§ Records drawn from a dataset
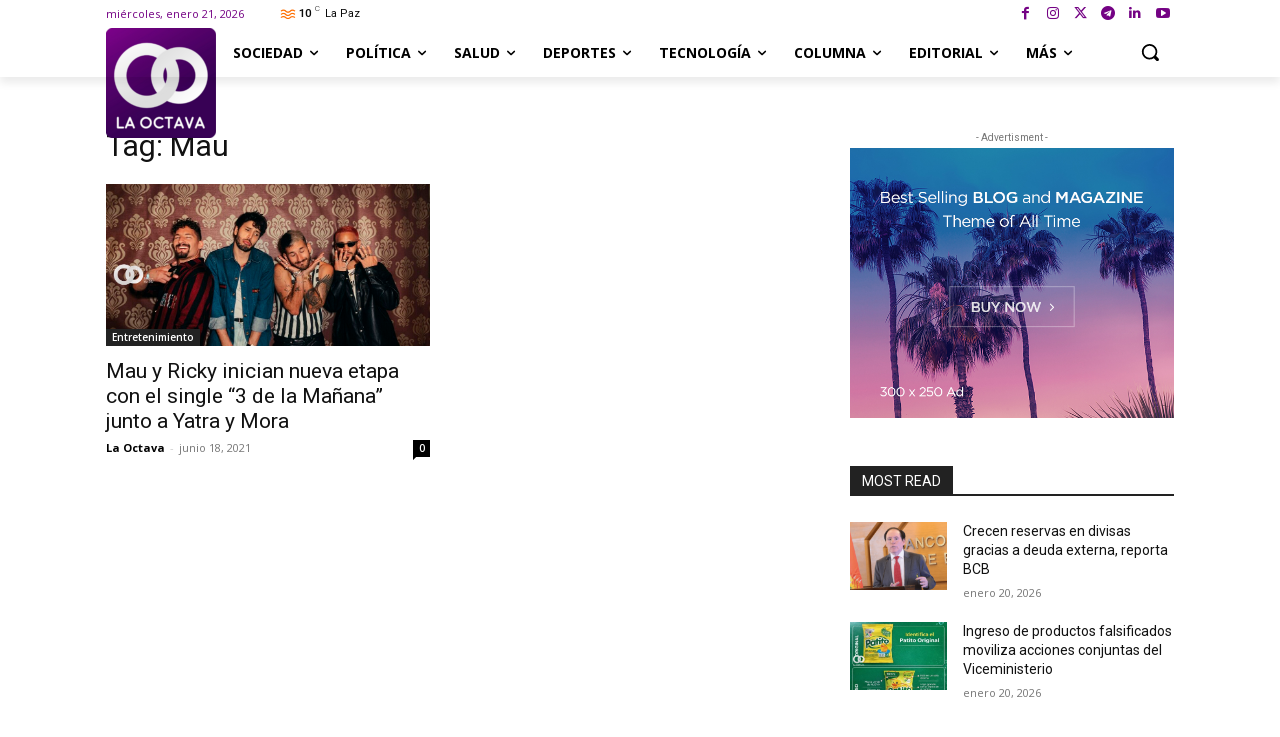

--- FILE ---
content_type: text/html; charset=utf-8
request_url: https://www.google.com/recaptcha/api2/aframe
body_size: 267
content:
<!DOCTYPE HTML><html><head><meta http-equiv="content-type" content="text/html; charset=UTF-8"></head><body><script nonce="cYaOmHAV4xZ1uynBXXlL6w">/** Anti-fraud and anti-abuse applications only. See google.com/recaptcha */ try{var clients={'sodar':'https://pagead2.googlesyndication.com/pagead/sodar?'};window.addEventListener("message",function(a){try{if(a.source===window.parent){var b=JSON.parse(a.data);var c=clients[b['id']];if(c){var d=document.createElement('img');d.src=c+b['params']+'&rc='+(localStorage.getItem("rc::a")?sessionStorage.getItem("rc::b"):"");window.document.body.appendChild(d);sessionStorage.setItem("rc::e",parseInt(sessionStorage.getItem("rc::e")||0)+1);localStorage.setItem("rc::h",'1768968592870');}}}catch(b){}});window.parent.postMessage("_grecaptcha_ready", "*");}catch(b){}</script></body></html>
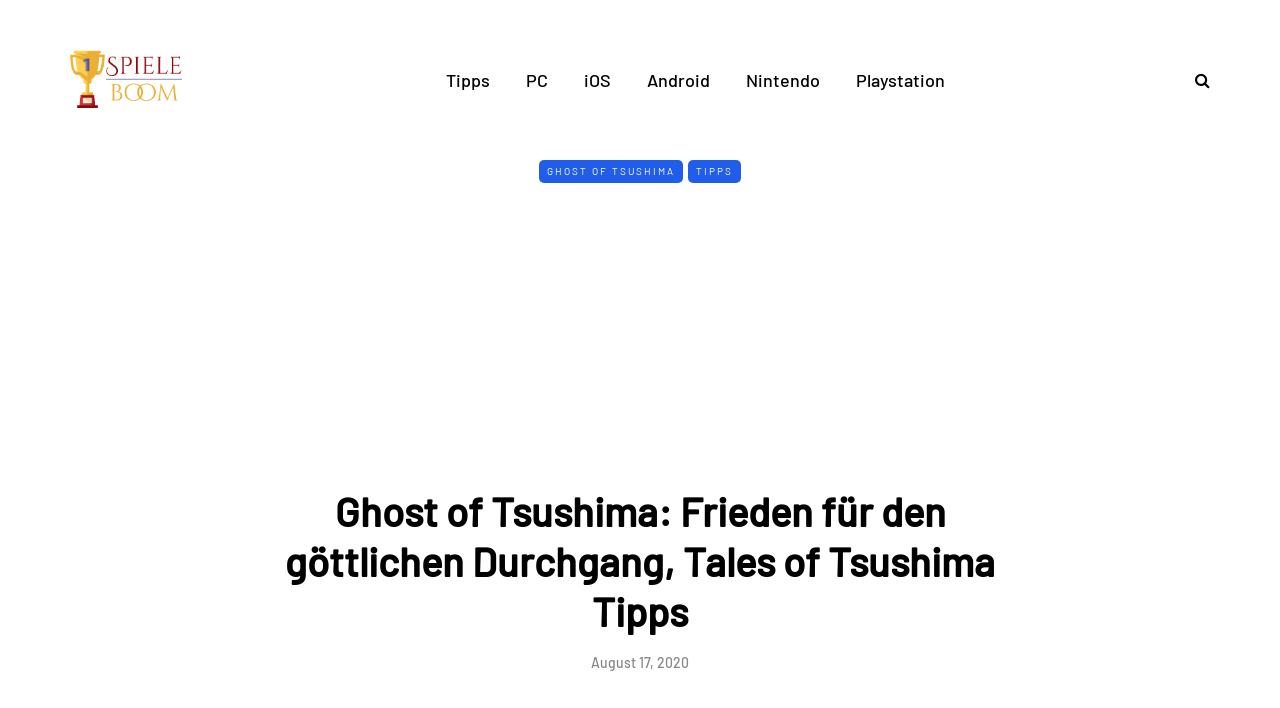

--- FILE ---
content_type: text/html; charset=utf-8
request_url: https://www.google.com/recaptcha/api2/aframe
body_size: 269
content:
<!DOCTYPE HTML><html><head><meta http-equiv="content-type" content="text/html; charset=UTF-8"></head><body><script nonce="W2Q4Npb9ZPF2YgixRPXn3A">/** Anti-fraud and anti-abuse applications only. See google.com/recaptcha */ try{var clients={'sodar':'https://pagead2.googlesyndication.com/pagead/sodar?'};window.addEventListener("message",function(a){try{if(a.source===window.parent){var b=JSON.parse(a.data);var c=clients[b['id']];if(c){var d=document.createElement('img');d.src=c+b['params']+'&rc='+(localStorage.getItem("rc::a")?sessionStorage.getItem("rc::b"):"");window.document.body.appendChild(d);sessionStorage.setItem("rc::e",parseInt(sessionStorage.getItem("rc::e")||0)+1);localStorage.setItem("rc::h",'1768593494544');}}}catch(b){}});window.parent.postMessage("_grecaptcha_ready", "*");}catch(b){}</script></body></html>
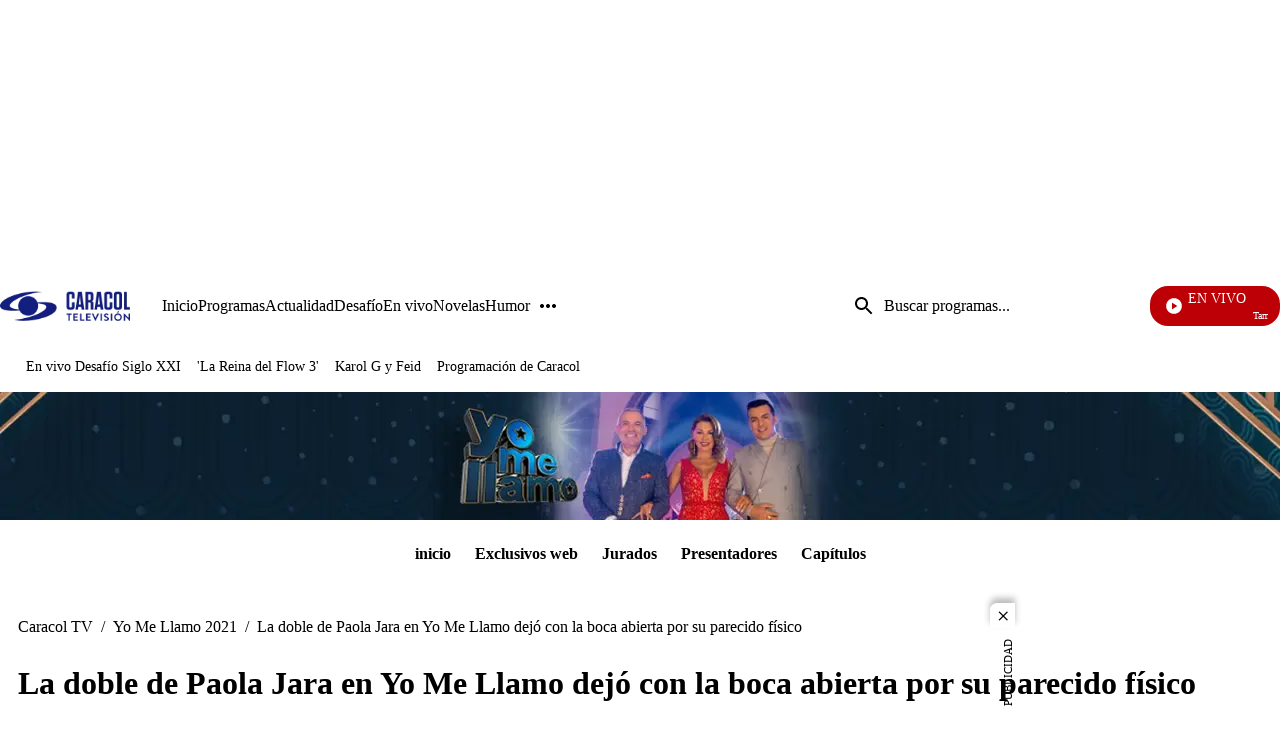

--- FILE ---
content_type: application/javascript; charset=utf-8
request_url: https://fundingchoicesmessages.google.com/f/AGSKWxWepiAabznxUjHg30Vag6hHaOrFd2dAFf50naAYRucKx4xnej48ZhXFagb-dcfxawplRsUrawnriZQ1XkVbDDFAOVFPozN5vx4ZfdKguqQN9ME3SYvNFCP9oc11EY9FJ9RTnrs_vrlOltoSQ1ffuN_i3n8KbQutw2Mj9P1NhUf7Th1nIuHAwuJSamq9/_/advertisementmapping.-book-ad-/adblock_detect.-euads./reporo_
body_size: -1289
content:
window['28053e48-e962-4488-98fa-03f5b831514b'] = true;

--- FILE ---
content_type: application/javascript; charset=utf-8
request_url: https://fundingchoicesmessages.google.com/f/AGSKWxUhEH3Ya4Oye0hd2Wug5jXLkaRM3N-6aBrKMIxvW72U4Ykbyxigcf54RKzjEHKkQ7MAqaKhr2oSllgdgkaGBSEowsA2Ipnt2uufmGyPDv9Ag74A-F235Ud7JF80FkHKK0itsHngMw==?fccs=W251bGwsbnVsbCxudWxsLG51bGwsbnVsbCxudWxsLFsxNzY4OTgwNzg4LDg4ODAwMDAwMF0sbnVsbCxudWxsLG51bGwsW251bGwsWzcsNl0sbnVsbCxudWxsLG51bGwsbnVsbCxudWxsLG51bGwsbnVsbCxudWxsLG51bGwsMV0sImh0dHBzOi8vd3d3LmNhcmFjb2x0di5jb20veW8tbWUtbGxhbW8vbGEtZG9ibGUtZGUtcGFvbGEtamFyYS1lbi15by1tZS1sbGFtby1sb3MtZGVqby1jb24tbGEtYm9jYS1hYmllcnRhLXBvci1zdS1wYXJlY2lkby1maXNpY28iLG51bGwsW1s4LCI5b0VCUi01bXFxbyJdLFs5LCJlbi1VUyJdLFsxNiwiWzEsMSwxXSJdLFsxOSwiMiJdLFsxNywiWzBdIl0sWzI0LCIiXSxbMjksImZhbHNlIl1dXQ
body_size: 114
content:
if (typeof __googlefc.fcKernelManager.run === 'function') {"use strict";this.default_ContributorServingResponseClientJs=this.default_ContributorServingResponseClientJs||{};(function(_){var window=this;
try{
var qp=function(a){this.A=_.t(a)};_.u(qp,_.J);var rp=function(a){this.A=_.t(a)};_.u(rp,_.J);rp.prototype.getWhitelistStatus=function(){return _.F(this,2)};var sp=function(a){this.A=_.t(a)};_.u(sp,_.J);var tp=_.ed(sp),up=function(a,b,c){this.B=a;this.j=_.A(b,qp,1);this.l=_.A(b,_.Pk,3);this.F=_.A(b,rp,4);a=this.B.location.hostname;this.D=_.Fg(this.j,2)&&_.O(this.j,2)!==""?_.O(this.j,2):a;a=new _.Qg(_.Qk(this.l));this.C=new _.dh(_.q.document,this.D,a);this.console=null;this.o=new _.mp(this.B,c,a)};
up.prototype.run=function(){if(_.O(this.j,3)){var a=this.C,b=_.O(this.j,3),c=_.fh(a),d=new _.Wg;b=_.hg(d,1,b);c=_.C(c,1,b);_.jh(a,c)}else _.gh(this.C,"FCNEC");_.op(this.o,_.A(this.l,_.De,1),this.l.getDefaultConsentRevocationText(),this.l.getDefaultConsentRevocationCloseText(),this.l.getDefaultConsentRevocationAttestationText(),this.D);_.pp(this.o,_.F(this.F,1),this.F.getWhitelistStatus());var e;a=(e=this.B.googlefc)==null?void 0:e.__executeManualDeployment;a!==void 0&&typeof a==="function"&&_.To(this.o.G,
"manualDeploymentApi")};var vp=function(){};vp.prototype.run=function(a,b,c){var d;return _.v(function(e){d=tp(b);(new up(a,d,c)).run();return e.return({})})};_.Tk(7,new vp);
}catch(e){_._DumpException(e)}
}).call(this,this.default_ContributorServingResponseClientJs);
// Google Inc.

//# sourceURL=/_/mss/boq-content-ads-contributor/_/js/k=boq-content-ads-contributor.ContributorServingResponseClientJs.en_US.9oEBR-5mqqo.es5.O/d=1/exm=ad_blocking_detection_executable,kernel_loader,loader_js_executable/ed=1/rs=AJlcJMwtVrnwsvCgvFVyuqXAo8GMo9641A/m=cookie_refresh_executable
__googlefc.fcKernelManager.run('\x5b\x5b\x5b7,\x22\x5b\x5bnull,\\\x22caracoltv.com\\\x22,\\\x22AKsRol9nEyF0CRsrtnTvdPRZhpgO6Du9vzYC4TJTbpXFfiWa625sVFSTn4FD5jHJBQ8jTbDtq07pOstuEXGG7_cjTBYb_nJFZ7kPyeCU7S2hpEHlia9mZ3drZGrpQsQx9qVCkQ5wJXqET4X6jch18Mv6WIgVrSdH6A\\\\u003d\\\\u003d\\\x22\x5d,null,\x5b\x5bnull,null,null,\\\x22https:\/\/fundingchoicesmessages.google.com\/f\/AGSKWxXzSnjYMLck-RYpLtpPoiyYNdGcbVfJIPxM4vlqOjy3f0ItQkyqCpAbA2XMrBhT4LzE2mlkDvDFXosc4hTLEFvdvZheGGOZPygI4-HFYGzaMNB_sUjjtJAdtX1V-NU59buIsUkzzA\\\\u003d\\\\u003d\\\x22\x5d,null,null,\x5bnull,null,null,\\\x22https:\/\/fundingchoicesmessages.google.com\/el\/AGSKWxXGmOC1-VzUPguKEC26jxTzBoWzNEiMVrq5a1V4qvK4TJhyn1suUtI-BC2aiNCtJdIxpW4vjVYEKQ_RCsUDPPHFs2APyISw3GczirmeBhjfYyqyvZ_L_6s2AMaWaB9WdqWdaldNvg\\\\u003d\\\\u003d\\\x22\x5d,null,\x5bnull,\x5b7,6\x5d,null,null,null,null,null,null,null,null,null,1\x5d\x5d,\x5b3,1\x5d\x5d\x22\x5d\x5d,\x5bnull,null,null,\x22https:\/\/fundingchoicesmessages.google.com\/f\/AGSKWxWC9SOdx927uAGXpcchCcgnLACyG_fJ8wpP8xMqPX9jRvuyer4D4aNTddBPSmZ2d4jshwZyXtgAl_iBWhG9aYZ_eKgCKlHmLE287-yNjP5aPMjqRIgHk2m6NY6vY_prPP3kszSotA\\u003d\\u003d\x22\x5d\x5d');}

§ ASSIGNED TASK
Determine the number of lines above holding the string "typeof". Reply with it and nothing more.

§ PROBLEM SOLUTION
2